Beta-blockers use and risk of breast cancer in women with hypertension
Menée à partir de données 2005-2014 de registres suédois portant sur 7 116 femmes souffrant d'hypertension (durée médiane de suivi : 24-46 mois), cette étude analyse l'association entre le type de bêta-bloquants utilisé (non sélectifs ou sélectifs bêta-1), la dose quotidienne et le risque de cancer du sein
Background: The risk of breast cancer among hypertensive patients who use beta-blockers has attracted attention. However, the evidence is inconsistent and investigation of the dose-specific associations for subtypes of beta-blockers are limited. Methods: By incorporating Swedish national registers, breast cancer risk was estimated in women with hypertension who used nonselective beta-blockers and beta-1 selective blockers compared with propensity score-matched non-users. The cumulative defined daily dose was used to study the dose-response association.

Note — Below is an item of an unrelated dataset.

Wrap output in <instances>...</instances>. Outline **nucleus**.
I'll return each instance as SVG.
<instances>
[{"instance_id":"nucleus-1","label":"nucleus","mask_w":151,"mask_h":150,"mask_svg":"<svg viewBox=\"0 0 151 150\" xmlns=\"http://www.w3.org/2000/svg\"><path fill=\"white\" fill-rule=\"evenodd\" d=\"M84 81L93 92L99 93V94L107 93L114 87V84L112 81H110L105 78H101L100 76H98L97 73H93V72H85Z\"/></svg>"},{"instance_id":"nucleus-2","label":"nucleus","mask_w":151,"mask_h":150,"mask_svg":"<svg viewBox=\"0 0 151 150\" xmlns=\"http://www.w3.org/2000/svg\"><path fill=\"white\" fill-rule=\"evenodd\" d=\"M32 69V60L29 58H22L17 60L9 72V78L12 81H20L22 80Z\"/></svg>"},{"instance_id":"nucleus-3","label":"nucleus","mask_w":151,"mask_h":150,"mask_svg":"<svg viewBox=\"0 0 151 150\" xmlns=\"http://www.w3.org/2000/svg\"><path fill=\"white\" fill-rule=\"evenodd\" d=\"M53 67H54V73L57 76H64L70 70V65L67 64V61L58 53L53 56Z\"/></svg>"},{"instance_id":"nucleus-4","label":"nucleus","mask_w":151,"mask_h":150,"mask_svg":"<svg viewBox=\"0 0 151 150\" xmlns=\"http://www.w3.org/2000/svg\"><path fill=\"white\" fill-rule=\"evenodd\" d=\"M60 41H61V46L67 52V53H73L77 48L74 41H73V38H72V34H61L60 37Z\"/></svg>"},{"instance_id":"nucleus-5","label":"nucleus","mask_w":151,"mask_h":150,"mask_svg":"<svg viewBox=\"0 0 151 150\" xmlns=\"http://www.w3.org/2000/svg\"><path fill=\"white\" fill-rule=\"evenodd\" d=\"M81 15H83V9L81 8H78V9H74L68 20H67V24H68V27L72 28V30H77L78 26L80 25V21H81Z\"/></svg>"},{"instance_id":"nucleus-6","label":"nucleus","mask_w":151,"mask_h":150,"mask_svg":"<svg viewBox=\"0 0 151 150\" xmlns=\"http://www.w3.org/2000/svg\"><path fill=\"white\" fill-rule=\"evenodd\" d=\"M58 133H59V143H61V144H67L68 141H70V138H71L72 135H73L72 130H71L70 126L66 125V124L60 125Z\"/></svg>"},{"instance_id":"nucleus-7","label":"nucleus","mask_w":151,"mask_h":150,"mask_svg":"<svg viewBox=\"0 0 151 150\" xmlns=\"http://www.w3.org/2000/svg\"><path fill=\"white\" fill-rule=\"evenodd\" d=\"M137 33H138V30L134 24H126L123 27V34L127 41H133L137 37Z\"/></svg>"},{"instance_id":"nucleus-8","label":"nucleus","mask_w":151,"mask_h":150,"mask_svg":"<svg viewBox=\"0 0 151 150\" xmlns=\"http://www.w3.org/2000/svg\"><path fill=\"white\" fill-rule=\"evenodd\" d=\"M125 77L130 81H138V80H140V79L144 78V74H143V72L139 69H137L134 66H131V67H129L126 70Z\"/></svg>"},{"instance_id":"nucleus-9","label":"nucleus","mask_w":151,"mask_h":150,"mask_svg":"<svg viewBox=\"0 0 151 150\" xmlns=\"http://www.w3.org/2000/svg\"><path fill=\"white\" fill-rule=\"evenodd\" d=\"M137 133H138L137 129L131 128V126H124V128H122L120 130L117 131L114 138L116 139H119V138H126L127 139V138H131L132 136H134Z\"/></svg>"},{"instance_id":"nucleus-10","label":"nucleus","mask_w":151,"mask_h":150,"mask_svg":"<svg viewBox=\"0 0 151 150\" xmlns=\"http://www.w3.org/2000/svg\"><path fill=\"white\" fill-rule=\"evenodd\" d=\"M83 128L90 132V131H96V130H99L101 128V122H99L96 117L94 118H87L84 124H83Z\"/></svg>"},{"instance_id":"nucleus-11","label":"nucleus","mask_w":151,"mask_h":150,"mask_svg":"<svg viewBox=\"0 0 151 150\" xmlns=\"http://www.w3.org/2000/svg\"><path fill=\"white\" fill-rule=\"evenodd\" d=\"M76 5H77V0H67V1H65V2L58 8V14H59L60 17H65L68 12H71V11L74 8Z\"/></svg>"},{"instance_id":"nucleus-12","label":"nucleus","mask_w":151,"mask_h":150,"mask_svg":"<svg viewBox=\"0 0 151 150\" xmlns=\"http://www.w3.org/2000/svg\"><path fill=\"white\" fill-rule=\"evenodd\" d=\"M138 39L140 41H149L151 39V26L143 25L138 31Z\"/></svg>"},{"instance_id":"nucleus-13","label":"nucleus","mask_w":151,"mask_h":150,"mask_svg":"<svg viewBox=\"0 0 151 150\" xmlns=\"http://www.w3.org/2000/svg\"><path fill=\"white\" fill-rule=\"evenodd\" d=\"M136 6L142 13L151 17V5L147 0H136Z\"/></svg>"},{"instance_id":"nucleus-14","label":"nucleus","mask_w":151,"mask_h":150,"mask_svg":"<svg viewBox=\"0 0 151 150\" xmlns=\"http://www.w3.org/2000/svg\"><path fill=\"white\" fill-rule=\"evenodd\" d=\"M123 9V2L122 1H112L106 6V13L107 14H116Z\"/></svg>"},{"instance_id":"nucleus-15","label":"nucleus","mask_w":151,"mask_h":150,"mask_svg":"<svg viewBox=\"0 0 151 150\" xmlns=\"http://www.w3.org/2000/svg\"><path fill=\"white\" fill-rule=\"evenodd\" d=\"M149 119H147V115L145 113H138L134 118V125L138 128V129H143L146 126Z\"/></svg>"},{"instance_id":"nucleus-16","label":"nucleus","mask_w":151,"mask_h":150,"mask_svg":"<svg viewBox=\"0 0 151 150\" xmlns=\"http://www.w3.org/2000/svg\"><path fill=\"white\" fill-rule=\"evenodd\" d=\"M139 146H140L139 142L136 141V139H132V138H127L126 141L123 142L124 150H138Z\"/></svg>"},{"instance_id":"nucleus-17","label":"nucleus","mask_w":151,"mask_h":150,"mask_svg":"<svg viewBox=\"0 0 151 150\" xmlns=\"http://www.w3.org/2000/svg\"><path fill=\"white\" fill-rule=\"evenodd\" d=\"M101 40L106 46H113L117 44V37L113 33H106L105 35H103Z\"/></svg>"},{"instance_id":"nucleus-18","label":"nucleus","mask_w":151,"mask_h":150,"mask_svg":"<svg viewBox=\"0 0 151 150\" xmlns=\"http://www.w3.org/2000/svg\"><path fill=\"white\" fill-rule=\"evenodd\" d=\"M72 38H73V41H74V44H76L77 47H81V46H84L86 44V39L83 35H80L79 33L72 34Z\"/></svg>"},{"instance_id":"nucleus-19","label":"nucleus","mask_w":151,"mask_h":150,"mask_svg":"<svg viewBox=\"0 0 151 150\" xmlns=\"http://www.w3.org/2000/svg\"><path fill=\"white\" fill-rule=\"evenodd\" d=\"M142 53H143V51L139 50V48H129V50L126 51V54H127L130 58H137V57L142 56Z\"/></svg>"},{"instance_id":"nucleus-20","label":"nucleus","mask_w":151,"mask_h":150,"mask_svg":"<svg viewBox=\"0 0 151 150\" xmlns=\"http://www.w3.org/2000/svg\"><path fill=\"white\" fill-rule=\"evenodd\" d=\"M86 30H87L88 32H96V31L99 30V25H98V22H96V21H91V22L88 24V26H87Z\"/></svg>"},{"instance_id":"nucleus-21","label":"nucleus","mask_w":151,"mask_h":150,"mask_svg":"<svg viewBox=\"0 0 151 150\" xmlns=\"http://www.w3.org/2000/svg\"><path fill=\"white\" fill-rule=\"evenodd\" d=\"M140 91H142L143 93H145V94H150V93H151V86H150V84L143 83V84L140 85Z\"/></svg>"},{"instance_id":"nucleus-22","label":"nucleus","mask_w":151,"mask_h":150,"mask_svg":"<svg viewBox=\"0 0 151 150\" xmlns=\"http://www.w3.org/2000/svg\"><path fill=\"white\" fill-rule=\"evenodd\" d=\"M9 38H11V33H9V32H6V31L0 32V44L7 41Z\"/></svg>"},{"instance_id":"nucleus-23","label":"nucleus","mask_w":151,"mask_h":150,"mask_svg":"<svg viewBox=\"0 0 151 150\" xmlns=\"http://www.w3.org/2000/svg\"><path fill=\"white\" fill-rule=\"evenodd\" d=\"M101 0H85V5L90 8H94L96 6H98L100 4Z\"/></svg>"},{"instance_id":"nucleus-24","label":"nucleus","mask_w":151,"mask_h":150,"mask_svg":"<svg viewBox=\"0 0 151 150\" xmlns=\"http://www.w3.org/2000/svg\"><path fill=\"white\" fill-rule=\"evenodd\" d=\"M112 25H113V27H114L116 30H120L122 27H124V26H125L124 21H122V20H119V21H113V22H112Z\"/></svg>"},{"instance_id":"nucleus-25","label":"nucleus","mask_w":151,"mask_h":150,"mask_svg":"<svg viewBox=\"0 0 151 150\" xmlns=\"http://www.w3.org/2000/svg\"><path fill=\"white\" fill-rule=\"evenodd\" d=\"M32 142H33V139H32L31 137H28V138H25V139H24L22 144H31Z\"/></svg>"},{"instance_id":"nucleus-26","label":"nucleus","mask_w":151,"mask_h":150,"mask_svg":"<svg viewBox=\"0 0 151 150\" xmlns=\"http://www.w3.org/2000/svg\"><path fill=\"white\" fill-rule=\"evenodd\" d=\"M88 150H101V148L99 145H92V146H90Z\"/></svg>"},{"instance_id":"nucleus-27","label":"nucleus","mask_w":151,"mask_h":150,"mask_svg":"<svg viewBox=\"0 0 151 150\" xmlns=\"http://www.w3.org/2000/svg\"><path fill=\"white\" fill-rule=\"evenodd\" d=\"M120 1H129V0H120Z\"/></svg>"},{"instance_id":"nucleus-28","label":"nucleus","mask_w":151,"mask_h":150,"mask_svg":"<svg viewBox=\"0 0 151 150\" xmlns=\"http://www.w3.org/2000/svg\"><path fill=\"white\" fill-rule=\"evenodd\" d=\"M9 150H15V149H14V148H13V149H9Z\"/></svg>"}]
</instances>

Test of interaction between beta-blocker use and other antihypertensive medications was performed. Results: Hypertensive patients taking beta-1 selective blockers (metoprolol, atenolol, bisoprolol) had an increased risk of breast cancer with a hazard ratio (HR) and 95% confidence interval (CI) of 2.39 (1.95-2.94), 2.31 (1.46-3.64), and 3.02 (2.09-4.36), respectively. All of the observed associations were dose-dependent (P trend <0.0001). No significant association was found for the nonselective beta-blocker (propranolol) except that among users of agents acting on the renin-angiotensin system, those who used propranolol had increased breast cancer risk. Modification of agents acting on the renin-angiotensin system on breast cancer risk was also observed for atenolol. Conclusion: The increased risk of breast cancer associates with the use of beta-1 selective blockers in a dose-response manner. Impact: Breast cancer surveillance is recommended for hypertensive female patients using beta-1 selective blockers.